I have already given this issue an Enhancement label to signify that it should be left open indefinitely.
Hi @GrubbyHalo Were you able to achieve a solution to your issue, or do you still wish the issue to be referred to my Intel RealSense colleagues, please? Thanks!
@MartyG-RealSense As this clearly a bug in the library I feel that this issue should be referred to your colleagues maintaining the library.
Hi @GrubbyHalo Thanks very much again for your patience. My colleagues have been able to reproduce the issue that you experienced and have created an official internal Intel bug report so that the issue can be investigated further.
Hi @GrubbyHalo , the error occurs because the frame_queue in the given code is attempting to enqueue using a blocking operation while the queue is full. At the same time, the playback sensor dispatcher's queue is also full, and both are waiting to acquire the same lock. None of them is being dequeue causing the flush operation to fail and triggering an assertion error. The solution is to increase the size of the frame_queue in the given code to at least 11.

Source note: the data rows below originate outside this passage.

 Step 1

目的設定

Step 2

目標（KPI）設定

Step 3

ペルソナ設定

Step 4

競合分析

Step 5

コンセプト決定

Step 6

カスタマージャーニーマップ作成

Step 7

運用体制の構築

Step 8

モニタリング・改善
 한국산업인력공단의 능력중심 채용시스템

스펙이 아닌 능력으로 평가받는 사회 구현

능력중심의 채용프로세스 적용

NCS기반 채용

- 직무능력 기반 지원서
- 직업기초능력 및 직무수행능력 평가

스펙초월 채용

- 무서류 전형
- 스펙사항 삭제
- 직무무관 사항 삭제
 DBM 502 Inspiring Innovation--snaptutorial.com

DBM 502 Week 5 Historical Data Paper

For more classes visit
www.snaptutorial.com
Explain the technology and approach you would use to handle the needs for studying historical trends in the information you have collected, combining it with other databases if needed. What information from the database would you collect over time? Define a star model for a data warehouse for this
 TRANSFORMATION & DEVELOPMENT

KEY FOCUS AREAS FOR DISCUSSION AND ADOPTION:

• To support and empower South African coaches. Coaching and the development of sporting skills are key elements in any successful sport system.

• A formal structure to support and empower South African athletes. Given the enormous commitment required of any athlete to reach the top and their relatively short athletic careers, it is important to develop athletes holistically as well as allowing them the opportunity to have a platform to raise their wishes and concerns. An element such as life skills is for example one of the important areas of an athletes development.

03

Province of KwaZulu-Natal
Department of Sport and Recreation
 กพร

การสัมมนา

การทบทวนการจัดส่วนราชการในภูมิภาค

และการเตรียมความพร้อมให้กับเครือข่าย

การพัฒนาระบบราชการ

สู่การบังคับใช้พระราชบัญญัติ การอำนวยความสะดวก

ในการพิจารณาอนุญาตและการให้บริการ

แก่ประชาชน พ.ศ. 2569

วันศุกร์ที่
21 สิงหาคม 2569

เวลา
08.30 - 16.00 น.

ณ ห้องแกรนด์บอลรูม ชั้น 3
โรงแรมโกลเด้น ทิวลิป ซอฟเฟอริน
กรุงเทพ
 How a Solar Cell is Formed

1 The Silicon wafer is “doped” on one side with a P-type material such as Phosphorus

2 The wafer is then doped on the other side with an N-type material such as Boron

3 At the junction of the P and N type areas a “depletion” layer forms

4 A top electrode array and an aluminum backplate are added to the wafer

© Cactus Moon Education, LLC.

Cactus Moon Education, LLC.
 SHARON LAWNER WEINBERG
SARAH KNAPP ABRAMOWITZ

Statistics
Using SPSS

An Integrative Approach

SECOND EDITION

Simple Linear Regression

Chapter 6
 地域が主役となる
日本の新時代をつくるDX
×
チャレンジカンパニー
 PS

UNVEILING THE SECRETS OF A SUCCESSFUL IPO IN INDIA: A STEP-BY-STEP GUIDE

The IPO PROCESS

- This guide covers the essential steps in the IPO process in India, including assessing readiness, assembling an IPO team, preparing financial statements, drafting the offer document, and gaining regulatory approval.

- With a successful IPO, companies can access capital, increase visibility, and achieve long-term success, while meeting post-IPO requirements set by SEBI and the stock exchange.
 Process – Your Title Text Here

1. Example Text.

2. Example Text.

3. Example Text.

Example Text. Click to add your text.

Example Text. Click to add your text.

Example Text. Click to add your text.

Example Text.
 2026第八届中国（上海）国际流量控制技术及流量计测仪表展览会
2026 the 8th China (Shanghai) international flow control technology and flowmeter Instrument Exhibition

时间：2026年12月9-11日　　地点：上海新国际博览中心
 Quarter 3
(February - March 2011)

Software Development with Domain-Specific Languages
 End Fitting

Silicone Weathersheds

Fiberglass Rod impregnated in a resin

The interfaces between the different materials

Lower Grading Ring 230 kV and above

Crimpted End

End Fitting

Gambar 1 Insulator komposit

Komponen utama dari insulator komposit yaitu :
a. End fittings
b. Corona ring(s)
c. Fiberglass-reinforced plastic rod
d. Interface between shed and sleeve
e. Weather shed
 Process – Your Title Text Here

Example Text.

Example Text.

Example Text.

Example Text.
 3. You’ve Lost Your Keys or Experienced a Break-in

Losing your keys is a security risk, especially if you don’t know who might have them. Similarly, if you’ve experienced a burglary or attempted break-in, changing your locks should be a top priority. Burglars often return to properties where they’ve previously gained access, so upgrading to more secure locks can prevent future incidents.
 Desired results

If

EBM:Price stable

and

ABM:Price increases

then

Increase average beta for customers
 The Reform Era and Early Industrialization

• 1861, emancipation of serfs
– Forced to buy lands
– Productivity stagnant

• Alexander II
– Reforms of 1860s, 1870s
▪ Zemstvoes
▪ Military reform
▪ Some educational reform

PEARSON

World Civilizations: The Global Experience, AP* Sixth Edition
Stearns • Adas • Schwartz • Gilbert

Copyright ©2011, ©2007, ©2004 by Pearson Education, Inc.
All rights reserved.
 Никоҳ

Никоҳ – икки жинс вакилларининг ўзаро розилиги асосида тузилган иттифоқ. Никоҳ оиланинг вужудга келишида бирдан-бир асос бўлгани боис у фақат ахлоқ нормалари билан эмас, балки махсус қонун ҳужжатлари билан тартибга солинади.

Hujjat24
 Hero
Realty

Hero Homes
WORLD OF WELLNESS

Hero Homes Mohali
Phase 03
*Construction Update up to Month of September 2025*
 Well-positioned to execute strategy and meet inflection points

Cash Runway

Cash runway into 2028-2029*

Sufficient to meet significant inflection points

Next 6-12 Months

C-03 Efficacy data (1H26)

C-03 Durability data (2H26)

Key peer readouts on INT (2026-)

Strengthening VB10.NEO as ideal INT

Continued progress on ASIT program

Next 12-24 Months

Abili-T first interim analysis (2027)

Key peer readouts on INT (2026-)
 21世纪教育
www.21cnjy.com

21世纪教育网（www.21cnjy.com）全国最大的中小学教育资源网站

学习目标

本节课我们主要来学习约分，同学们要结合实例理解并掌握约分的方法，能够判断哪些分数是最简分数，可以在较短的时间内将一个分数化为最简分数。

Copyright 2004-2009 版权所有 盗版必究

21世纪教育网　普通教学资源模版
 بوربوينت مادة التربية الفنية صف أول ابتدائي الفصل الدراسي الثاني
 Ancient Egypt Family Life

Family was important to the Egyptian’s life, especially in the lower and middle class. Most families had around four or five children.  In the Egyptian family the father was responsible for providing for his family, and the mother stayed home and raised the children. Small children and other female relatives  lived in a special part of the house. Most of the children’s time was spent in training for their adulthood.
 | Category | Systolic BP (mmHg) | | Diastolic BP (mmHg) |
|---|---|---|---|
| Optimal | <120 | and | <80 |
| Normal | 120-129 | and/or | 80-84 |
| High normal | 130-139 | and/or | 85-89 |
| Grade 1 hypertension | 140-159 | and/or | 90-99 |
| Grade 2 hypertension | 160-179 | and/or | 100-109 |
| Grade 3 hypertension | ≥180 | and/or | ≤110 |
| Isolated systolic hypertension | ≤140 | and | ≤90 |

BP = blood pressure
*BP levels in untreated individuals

I will elaborate a bit, When the user ask to pause the playback, the SDK will first allow the current processed frame to finish and than clean the queue and pause. Since the user code use a RS blocking queue with a default size of 1, it is blocked and the SDK is blocked waiting for the user callback to return.
Please update the user code to ether have a bigger queue size than the SDK pipeline size (> 10) or refactor the code not to block the enqueue on a new frame as it stops the dequeue operation and will be blocked forever.
This is a very extreme cast that the SDK will not manage and assume the user callback / frame should be releases at some stage..